Column name definitions:
Column name | Feature | Type |
---|---|---|
EMG_Min | Minimum voltage | Time-series |
EMG_Max | Maximum voltage | Time-series |
EMG_Mean | Mean voltage | Time-series |
EMG_SD | Standard deviation of voltage | Time-series |
EMG_Skew | Skew of voltage | Time-series |
EMG_Kurtosis | Kurtosis of voltage | Time-series |
EMG_IEMG | Integrated EMG of voltage | Time-series |
EMG_MAV | Mean absolute value of voltage | Time-series |
EMG_MMAV1 | Modified mean absolute value 1 of voltage | Time-series |
EMG_MMAV2 | Modified mean absolute value 2 of voltage | Time-series |
EMG_SSI | Simple square integral of voltage | Time-series |
EMG_VAR | Variance of voltage | Time-series |
EMG_VOrder | V-order of voltage | Time-series |
EMG_RMS | Root mean square of voltage | Time-series |
EMG_WL | Waveform length of voltage | Time-series |
EMG_LOG | Log-detector of voltage | Time-series |
EMG_MFL | Maximum fractal length of voltage | Time-series |
EMG_AP | Average power of voltage | Time-series |
EMG_Timeseries_Pmissing | Percentage of missing data | Time-series |
EMG_Max_Freq | Maximum frequency | Spectral |
EMG_MDF | Median frequency | Spectral |
EMG_MNF | Mean frequency | Spectral |
EMG_Twitch_Ratio | Twitch ratio of frequency | Spectral |
EMG_Twitch_Index | Twitch index of frequency | Spectral |
EMG_Twitch_Slope | Twitch slope of frequency | Spectral |
EMG_SC | Spectral centroid of frequency | Spectral |
EMG_SFlt | Spectral flatness of frequency | Spectral |
EMG_SFlx | Spectral flux of frequency | Spectral |
EMG_SS | Spectral spread of frequency | Spectral |
EMG_SDec | Spectral decrease of frequency | Spectral |
EMG_SE | Spectral entropy of frequency | Spectral |
EMG_SR | Spectral rolloff of frequency | Spectral |
EMG_SBw | Spectral bandwidth | Spectral |
EMG_Spec_PMissing | Percentage of missing data | Spectral |
Sample Data Files
The sample data used in EMGFlow is taken from PeakAffectDS.

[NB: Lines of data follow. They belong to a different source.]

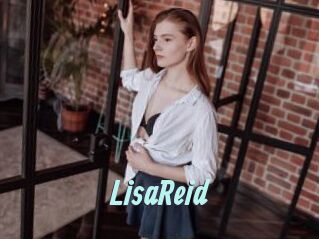 Lisa_Reid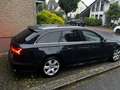 Audi A6 1.8 TFSI ultra Negru - thumbnail 7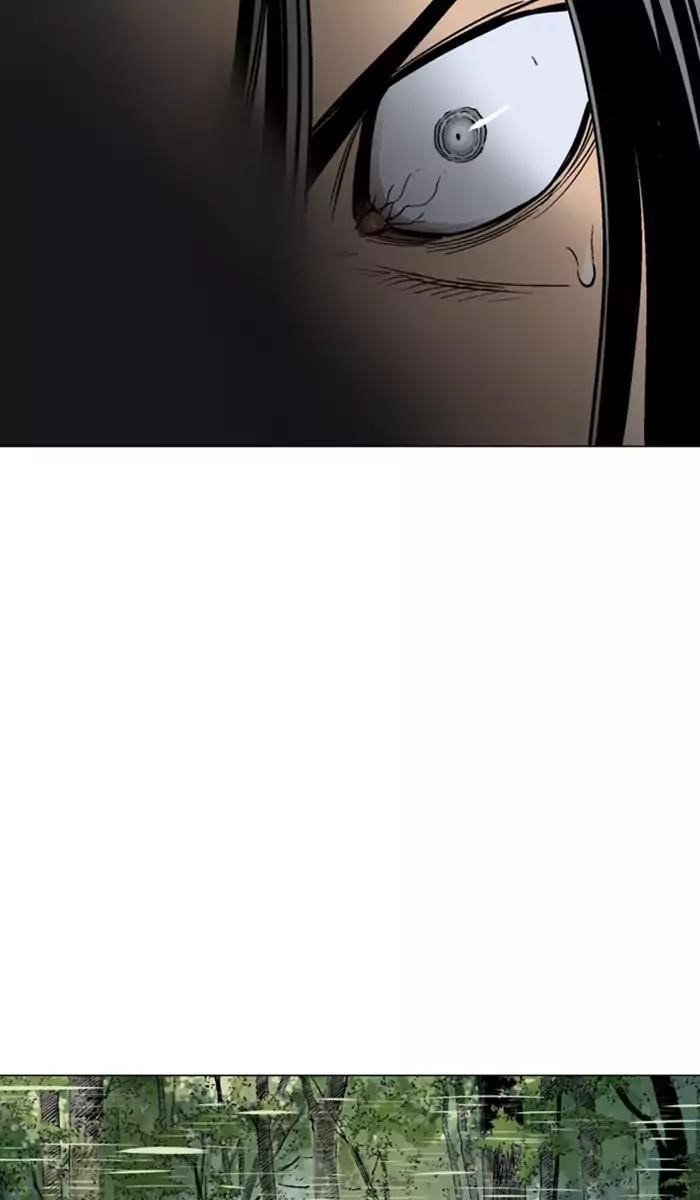 Page 69 of Chapter 114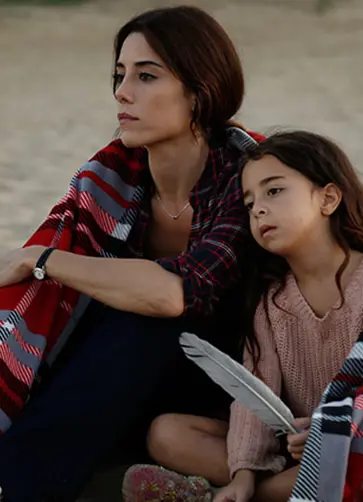 Beren Çok Ağlatacak Beren Çok Ağlatacak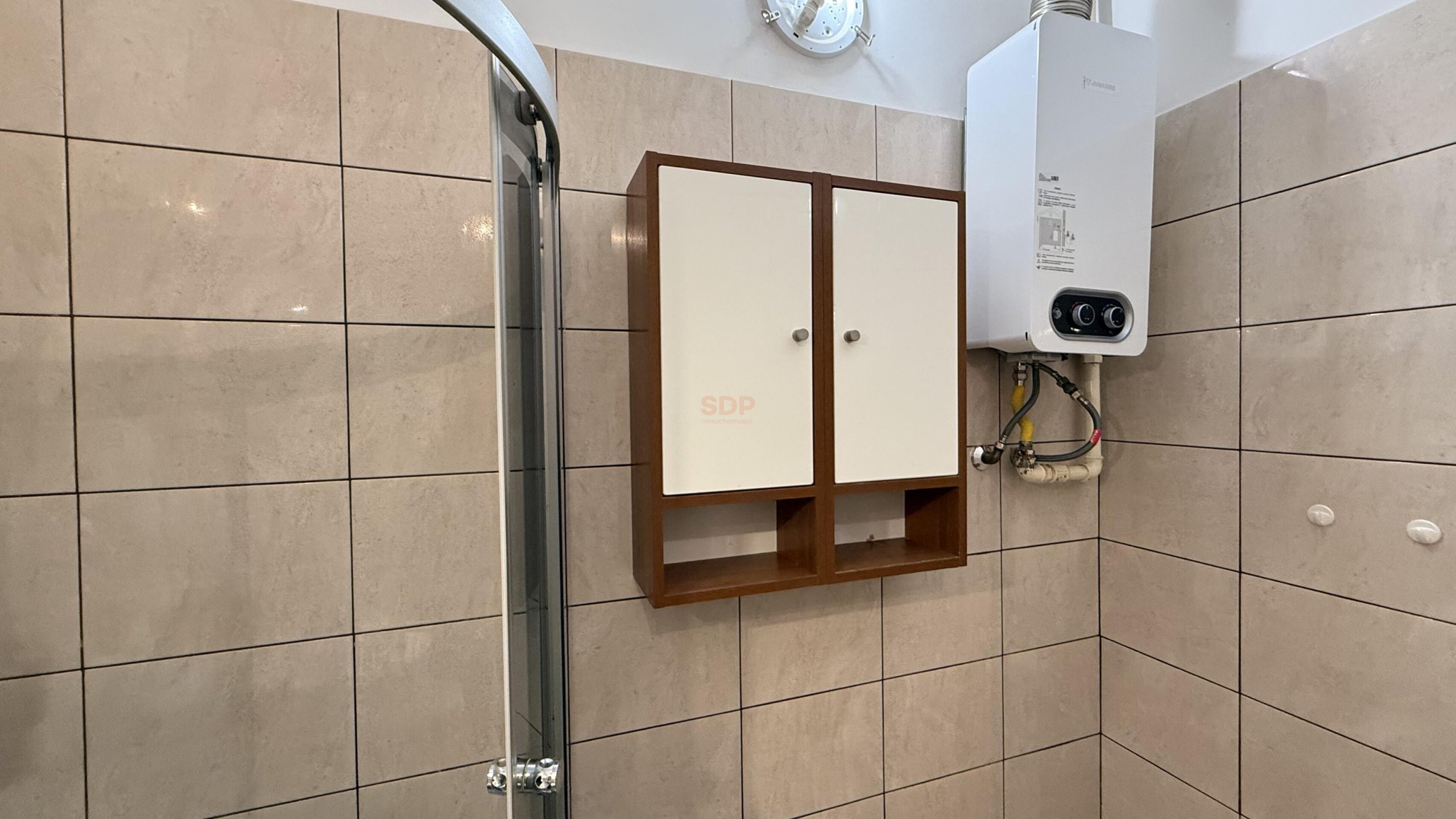 Dwa pokoje do zamieszkania w centrum Wrocławia-12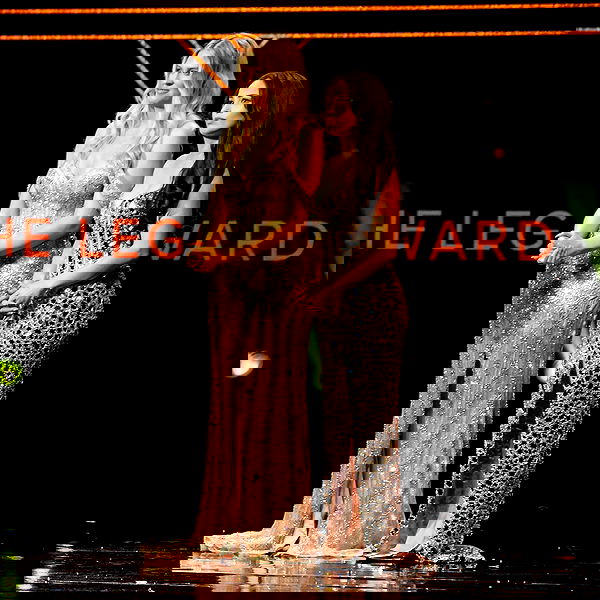 valkyrae valkyrae archive image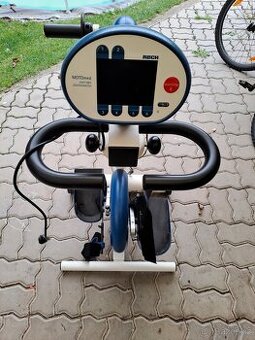 MOTOmed viva 2 light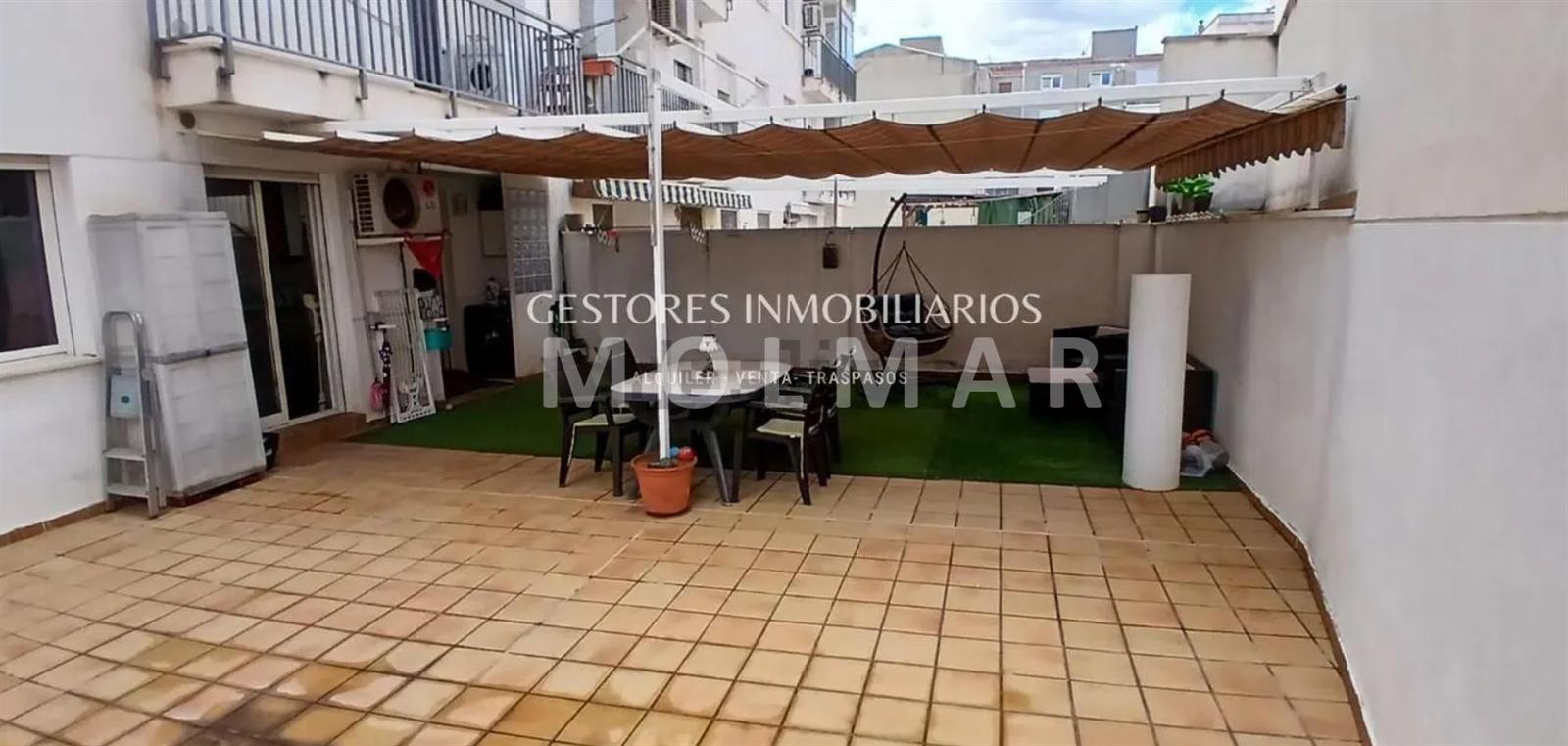 Foto 47 de Piso V12780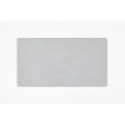 Płytka Podłogowa Bestone White 29,7x59,7 Ceramica Limone Płytka Podłogowa Bestone White 29,7x59,7 Ceramica Limone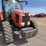 2013-kubota-m110gx-image-7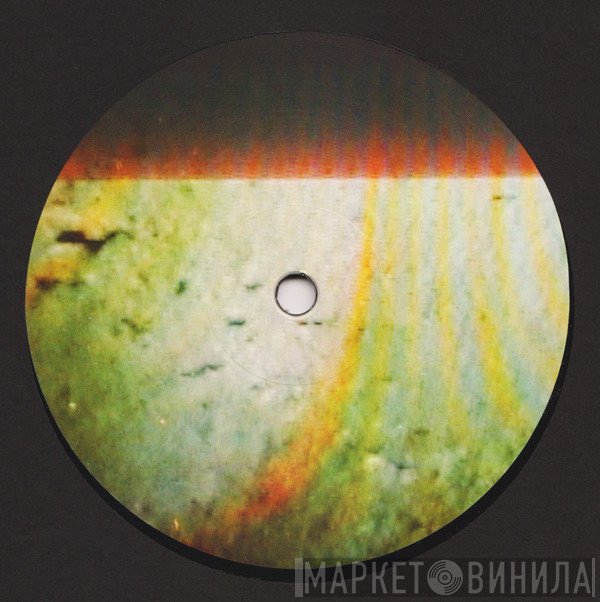 Vester Koza - Maslo 03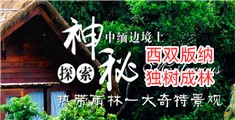 免费操逼视频软件基地网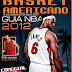 Descarga Gratis la Guía NBA 2012 en Ebook 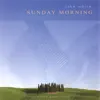 Sunday Morning album lyrics, reviews, download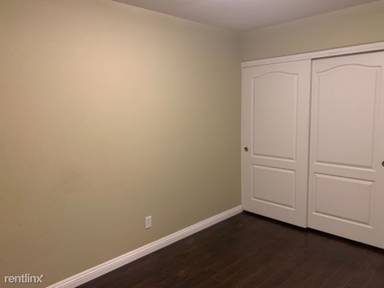Main picture of 3713 Raven Peak Ave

PeakAffectDS Name | EMGFlow Name | Timeframe |
---|---|---|
01-03-01.csv | sample_data_01.csv | 50.0005s : 60.0000s |
01-04-01.csv | sample_data_02.csv | 130.0005s : 140.0000s |
02-06-02.csv | sample_data_03.csv | 10.0005s : 20.0000s |
02-07-02.csv | sample_data_04.csv | 15.0005s : 25.0000s |
File Manipulations
The sample data files were manipulated in the following ways:
sample_data_01.csv
: Added chunk of NaN values.sample_data_02.csv
: Added scattered individual NaN values.sample_data_03.csv
: Added several large chunks of NaN values creating "data islands"sample_data_04.csv
: Injected a small high-intensity bandlimited noise pulse.